Image and question records
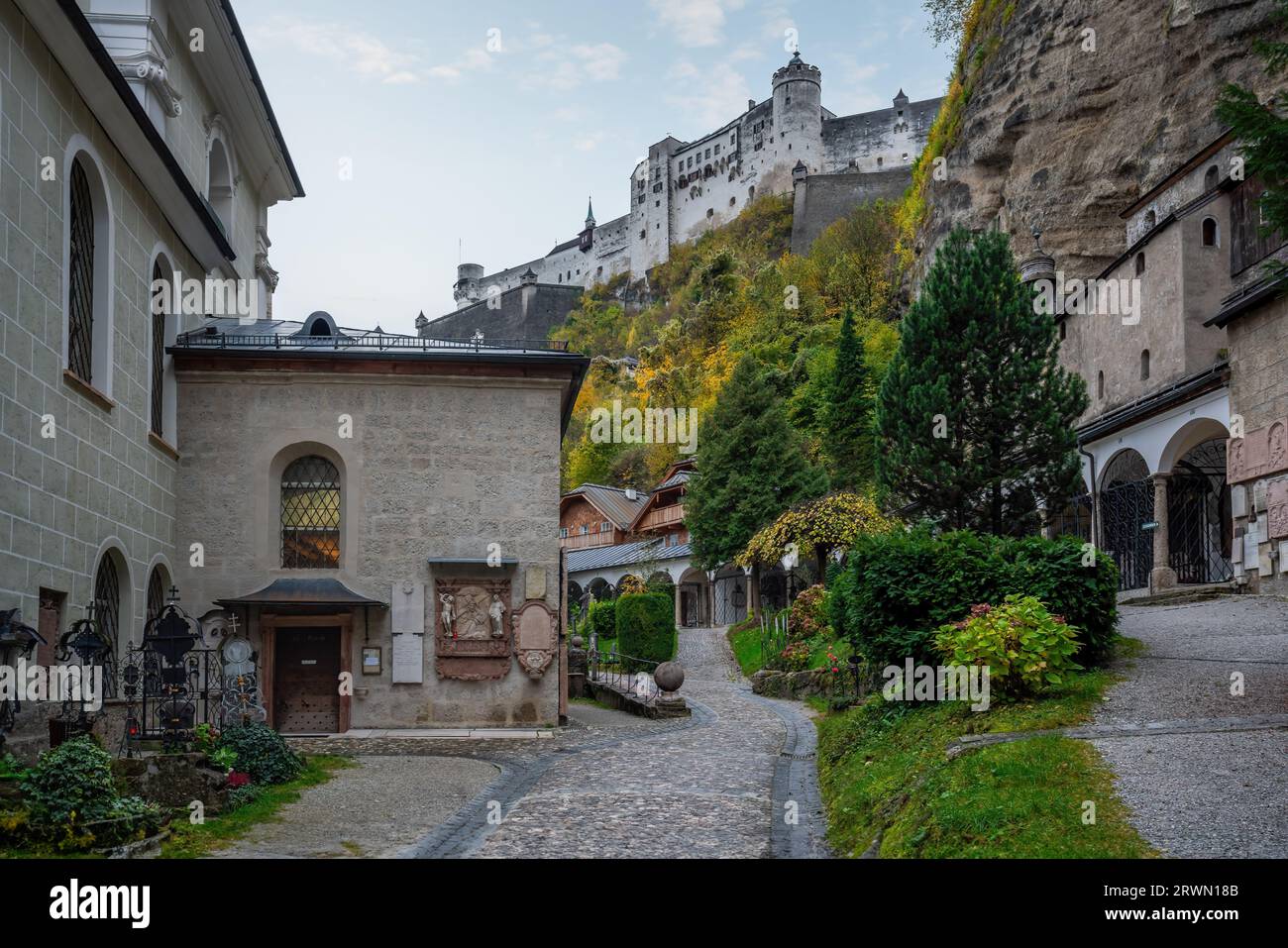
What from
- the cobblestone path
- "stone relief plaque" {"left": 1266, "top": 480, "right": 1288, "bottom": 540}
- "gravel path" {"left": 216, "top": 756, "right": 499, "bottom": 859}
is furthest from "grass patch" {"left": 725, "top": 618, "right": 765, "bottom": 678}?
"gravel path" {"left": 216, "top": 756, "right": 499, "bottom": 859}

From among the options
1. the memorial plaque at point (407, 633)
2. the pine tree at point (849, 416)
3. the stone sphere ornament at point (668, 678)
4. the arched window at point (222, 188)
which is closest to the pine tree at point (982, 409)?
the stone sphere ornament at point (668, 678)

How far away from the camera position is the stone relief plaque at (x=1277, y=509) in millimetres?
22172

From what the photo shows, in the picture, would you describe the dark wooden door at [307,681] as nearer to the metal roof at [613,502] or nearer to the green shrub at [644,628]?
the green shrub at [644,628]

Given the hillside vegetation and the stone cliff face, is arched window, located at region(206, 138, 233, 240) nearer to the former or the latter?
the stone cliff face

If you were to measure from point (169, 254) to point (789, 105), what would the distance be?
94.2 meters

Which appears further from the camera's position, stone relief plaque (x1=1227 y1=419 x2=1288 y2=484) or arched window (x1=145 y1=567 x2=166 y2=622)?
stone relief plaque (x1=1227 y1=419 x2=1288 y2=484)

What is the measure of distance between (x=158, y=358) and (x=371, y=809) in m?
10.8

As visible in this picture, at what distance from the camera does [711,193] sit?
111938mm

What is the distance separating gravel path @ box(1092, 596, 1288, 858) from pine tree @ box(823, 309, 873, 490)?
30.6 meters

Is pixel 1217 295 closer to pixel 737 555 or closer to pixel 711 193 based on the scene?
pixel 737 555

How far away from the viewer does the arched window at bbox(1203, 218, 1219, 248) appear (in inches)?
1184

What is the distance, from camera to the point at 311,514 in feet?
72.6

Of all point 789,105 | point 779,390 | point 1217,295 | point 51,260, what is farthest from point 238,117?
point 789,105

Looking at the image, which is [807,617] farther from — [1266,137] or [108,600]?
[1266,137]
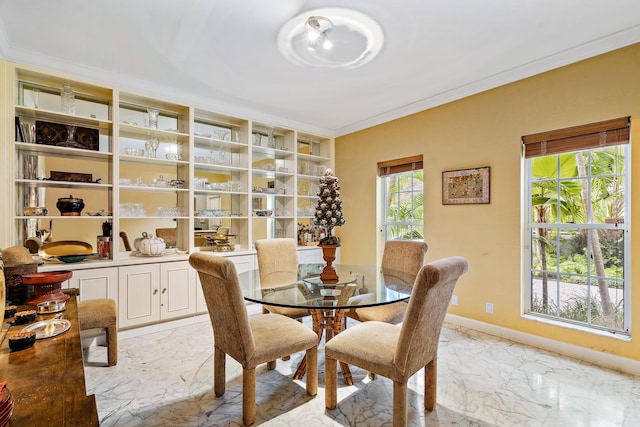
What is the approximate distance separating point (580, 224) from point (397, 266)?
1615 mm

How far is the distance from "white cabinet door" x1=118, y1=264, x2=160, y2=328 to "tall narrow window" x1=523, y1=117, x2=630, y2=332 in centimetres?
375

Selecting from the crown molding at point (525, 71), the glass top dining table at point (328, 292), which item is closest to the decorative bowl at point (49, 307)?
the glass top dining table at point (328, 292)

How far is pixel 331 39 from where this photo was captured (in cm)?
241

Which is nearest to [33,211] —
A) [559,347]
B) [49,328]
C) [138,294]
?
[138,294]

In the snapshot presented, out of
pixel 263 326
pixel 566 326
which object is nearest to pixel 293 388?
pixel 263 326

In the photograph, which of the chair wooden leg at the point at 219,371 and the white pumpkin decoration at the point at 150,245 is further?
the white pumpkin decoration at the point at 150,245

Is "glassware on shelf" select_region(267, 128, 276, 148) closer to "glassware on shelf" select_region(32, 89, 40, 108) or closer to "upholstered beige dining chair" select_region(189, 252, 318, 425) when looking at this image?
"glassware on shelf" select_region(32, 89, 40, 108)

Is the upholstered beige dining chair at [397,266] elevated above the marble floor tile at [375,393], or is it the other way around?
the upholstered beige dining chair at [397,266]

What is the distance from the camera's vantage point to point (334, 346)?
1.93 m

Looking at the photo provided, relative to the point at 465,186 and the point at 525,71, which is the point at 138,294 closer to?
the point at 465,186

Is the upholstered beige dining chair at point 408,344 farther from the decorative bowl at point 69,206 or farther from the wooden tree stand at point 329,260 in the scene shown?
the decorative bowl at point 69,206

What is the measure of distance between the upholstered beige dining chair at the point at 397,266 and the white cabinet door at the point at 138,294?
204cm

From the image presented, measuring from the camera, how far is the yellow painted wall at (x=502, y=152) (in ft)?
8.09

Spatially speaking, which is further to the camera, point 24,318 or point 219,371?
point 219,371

What the exercise asks
Output a faithful copy of the data, with each picture left out.

Task output
What from
- the cobblestone path
- "stone relief plaque" {"left": 1266, "top": 480, "right": 1288, "bottom": 540}
- "gravel path" {"left": 216, "top": 756, "right": 499, "bottom": 859}
is furthest from "grass patch" {"left": 725, "top": 618, "right": 765, "bottom": 678}?
"gravel path" {"left": 216, "top": 756, "right": 499, "bottom": 859}

From among the options
1. the memorial plaque at point (407, 633)
2. the pine tree at point (849, 416)
3. the stone sphere ornament at point (668, 678)
4. the arched window at point (222, 188)
which is closest to the pine tree at point (982, 409)?
the stone sphere ornament at point (668, 678)

How far away from the camera position is the stone relief plaque at (x=1277, y=509) in millimetres?
22172

From what the photo shows, in the picture, would you describe the dark wooden door at [307,681] as nearer to the metal roof at [613,502] or nearer to the green shrub at [644,628]?
the green shrub at [644,628]

Given the hillside vegetation and the stone cliff face, is arched window, located at region(206, 138, 233, 240) nearer to the former or the latter?
the stone cliff face

If you were to measure from point (169, 254) to point (789, 105), what would the distance be?
94.2 meters

Which appears further from the camera's position, stone relief plaque (x1=1227 y1=419 x2=1288 y2=484) or arched window (x1=145 y1=567 x2=166 y2=622)?
stone relief plaque (x1=1227 y1=419 x2=1288 y2=484)

What is the measure of distance between (x=158, y=358) and (x=371, y=809) in m?
10.8

As visible in this picture, at what distance from the camera does [711,193] sit?
111938mm

What is the distance separating gravel path @ box(1092, 596, 1288, 858) from pine tree @ box(823, 309, 873, 490)?
30.6 meters

Is pixel 1217 295 closer to pixel 737 555 or closer to pixel 711 193 based on the scene?
pixel 737 555

How far away from the viewer does the arched window at bbox(1203, 218, 1219, 248) appear (in inches)?
1184

What is the distance, from camera to the point at 311,514 in feet?
72.6

Of all point 789,105 | point 779,390 | point 1217,295 | point 51,260, what is farthest from point 238,117?
point 789,105

Looking at the image, which is [807,617] farther from — [1266,137] or [108,600]?
[1266,137]
What is the approximate distance separating point (580, 224) from point (397, 266)?
1615 mm

How far is the distance from "white cabinet door" x1=118, y1=264, x2=160, y2=328 to "tall narrow window" x1=523, y1=117, x2=630, y2=332 in centimetres?
375

Selecting from the crown molding at point (525, 71), the glass top dining table at point (328, 292), which item is closest to the decorative bowl at point (49, 307)?
the glass top dining table at point (328, 292)

How far is pixel 331 39 from where this photo was captured (in cm)?
241

Which is nearest to [33,211] —
A) [559,347]
B) [49,328]
C) [138,294]
?
[138,294]

In the snapshot presented, out of
pixel 263 326
pixel 566 326
which object is nearest to pixel 293 388?
pixel 263 326

In the photograph, which of the chair wooden leg at the point at 219,371 and the white pumpkin decoration at the point at 150,245 is further?
the white pumpkin decoration at the point at 150,245

Is "glassware on shelf" select_region(267, 128, 276, 148) closer to "glassware on shelf" select_region(32, 89, 40, 108) or closer to "upholstered beige dining chair" select_region(189, 252, 318, 425) when looking at this image?
"glassware on shelf" select_region(32, 89, 40, 108)

Is the upholstered beige dining chair at [397,266] elevated above the marble floor tile at [375,393], or is it the other way around?
the upholstered beige dining chair at [397,266]

What is the distance from the camera's vantage point to point (334, 346)?
1.93 m

Looking at the photo provided, relative to the point at 465,186 and the point at 525,71, which is the point at 138,294 closer to?
the point at 465,186

Is the upholstered beige dining chair at point 408,344 farther from the decorative bowl at point 69,206 or farther from the wooden tree stand at point 329,260 in the scene shown?
the decorative bowl at point 69,206

What is the measure of distance between the upholstered beige dining chair at the point at 397,266 and the white cabinet door at the point at 138,294?
204cm

From the image presented, measuring from the camera, how far is the yellow painted wall at (x=502, y=152) (in ft)?
8.09

Spatially speaking, which is further to the camera, point 24,318 or point 219,371?
point 219,371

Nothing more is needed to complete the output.